| Assigned task |
Return only the lines of the data below from the line with "Links steht der" up to and including the line with "Asian food delicious", exactly as written, with the pictures omitted.

| Dataset entries |
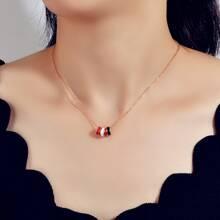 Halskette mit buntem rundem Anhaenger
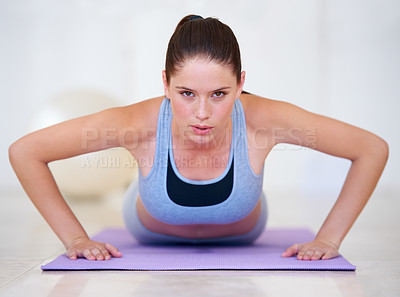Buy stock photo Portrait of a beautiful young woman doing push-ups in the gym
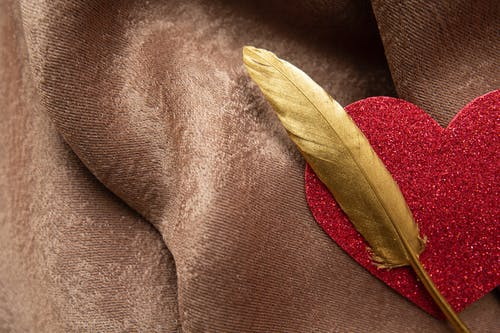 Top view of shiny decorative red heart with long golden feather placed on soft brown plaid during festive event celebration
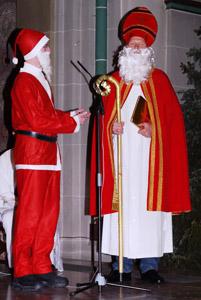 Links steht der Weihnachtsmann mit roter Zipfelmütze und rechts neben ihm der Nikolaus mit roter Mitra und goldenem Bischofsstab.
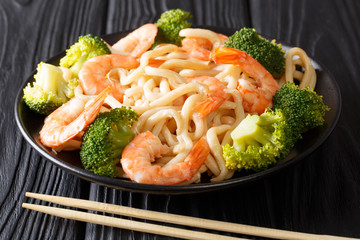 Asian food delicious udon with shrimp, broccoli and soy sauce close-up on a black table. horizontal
==
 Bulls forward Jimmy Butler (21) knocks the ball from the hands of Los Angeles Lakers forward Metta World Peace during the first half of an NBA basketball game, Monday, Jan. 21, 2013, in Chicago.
---
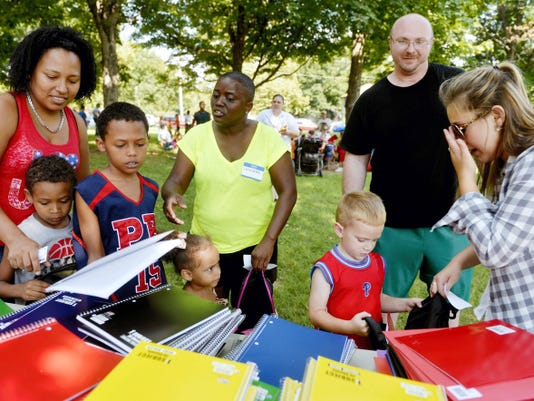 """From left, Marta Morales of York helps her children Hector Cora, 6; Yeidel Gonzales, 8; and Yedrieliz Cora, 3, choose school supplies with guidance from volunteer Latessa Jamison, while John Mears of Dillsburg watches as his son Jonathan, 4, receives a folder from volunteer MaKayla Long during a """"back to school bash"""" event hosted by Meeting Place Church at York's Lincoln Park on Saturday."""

| Exercise answer |
 Links steht der Weihnachtsmann mit roter Zipfelmütze und rechts neben ihm der Nikolaus mit roter Mitra und goldenem Bischofsstab.
 Asian food delicious udon with shrimp, broccoli and soy sauce close-up on a black table. horizontal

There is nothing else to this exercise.